President Visits a Manufacturer, Talks Taxes

By October 25, 2010Small Business, Taxation

From the White House, via Politico, a preview of the President’s first stop in Rhode Island this afternoon.

American Cord & Webbing is a manufacturer that makes cords, buckles and plastic and metal hardware for sporting goods, outdoor goods, and travel gear.

Though American Cord & Webbing was hit by the economic downturn and forced to lay off some workers in 2009, they invested in new product development to pursue new customers and over the course of the past year they have brought all of their former laid-off employees back. American Cord and Webbing currently has 47 employees and plans on hiring more. And last month, the company was approved for an SBA loan that will help the company expand its Woonsocket facility, going from 30,000 sq. ft. to 43,000 sq. ft. by next spring.

At the event on Monday, the President will discuss American Cord & Webbing’s success story, and highlight how businesses like this one can benefit from the Small Business Jobs Act that the President fought to pass and signed in September.

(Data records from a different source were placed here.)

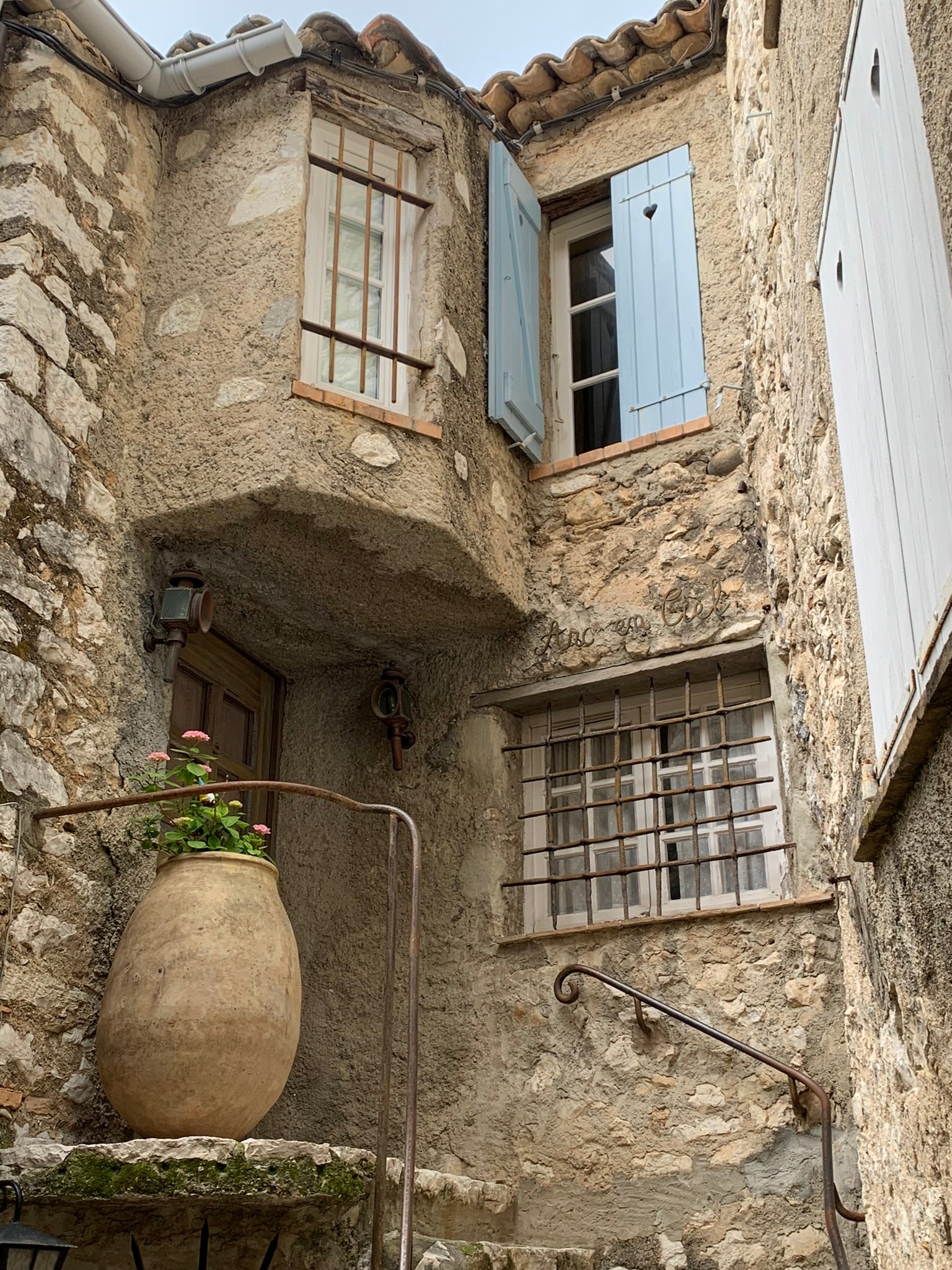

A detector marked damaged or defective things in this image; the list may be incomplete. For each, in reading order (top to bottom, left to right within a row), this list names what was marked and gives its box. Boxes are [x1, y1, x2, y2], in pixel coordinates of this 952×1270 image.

rusted iron grille [306, 123, 436, 401]
rusted iron grille [503, 670, 791, 930]
rusty metal railing [33, 777, 421, 1270]
rusty metal railing [556, 965, 868, 1264]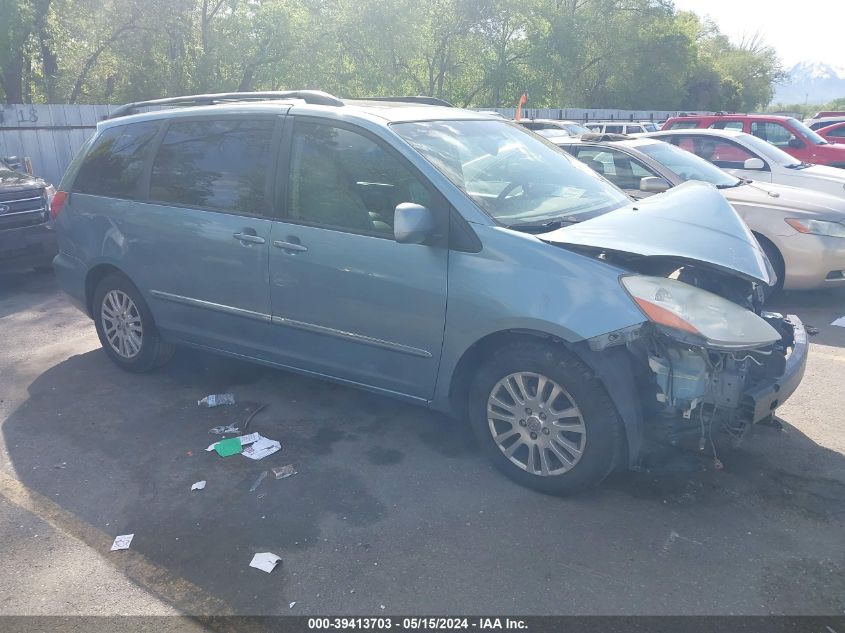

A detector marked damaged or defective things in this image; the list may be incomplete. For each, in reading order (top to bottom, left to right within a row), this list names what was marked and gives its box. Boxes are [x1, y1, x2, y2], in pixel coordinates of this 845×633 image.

damaged minivan [51, 91, 804, 494]
crumpled front bumper [740, 312, 808, 422]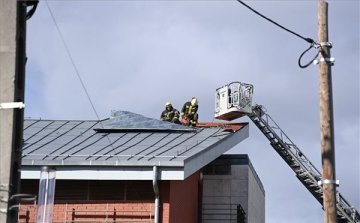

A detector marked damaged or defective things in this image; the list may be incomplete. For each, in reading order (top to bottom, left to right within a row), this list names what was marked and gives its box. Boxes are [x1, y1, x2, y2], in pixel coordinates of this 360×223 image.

torn roofing material [21, 111, 249, 179]
torn roofing material [95, 110, 194, 132]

And yet current tax rates on personal income — the rate at which many small businesses are taxed — lowered in 2001 and 2003 are due to expire at the end of this year, which means the top rate would rise from 35 percent to 39.6 percent. Making additional government-supported credit available to small businesses is just a little dash of sweetening when the full dish of broken glass is about to go down.

Vice President Biden last week indicated the White House might be willing to compromise on the top bracket, and it’s conceivable the President this afternoon may offer more details. Probably not, though.

Aides downplayed Biden’s comments Saturday, saying the vice president has said nothing different than what the Obama administration has maintained throughout the debate: The tax cuts must be extended on middle-class households before considering tax breaks for the wealthy.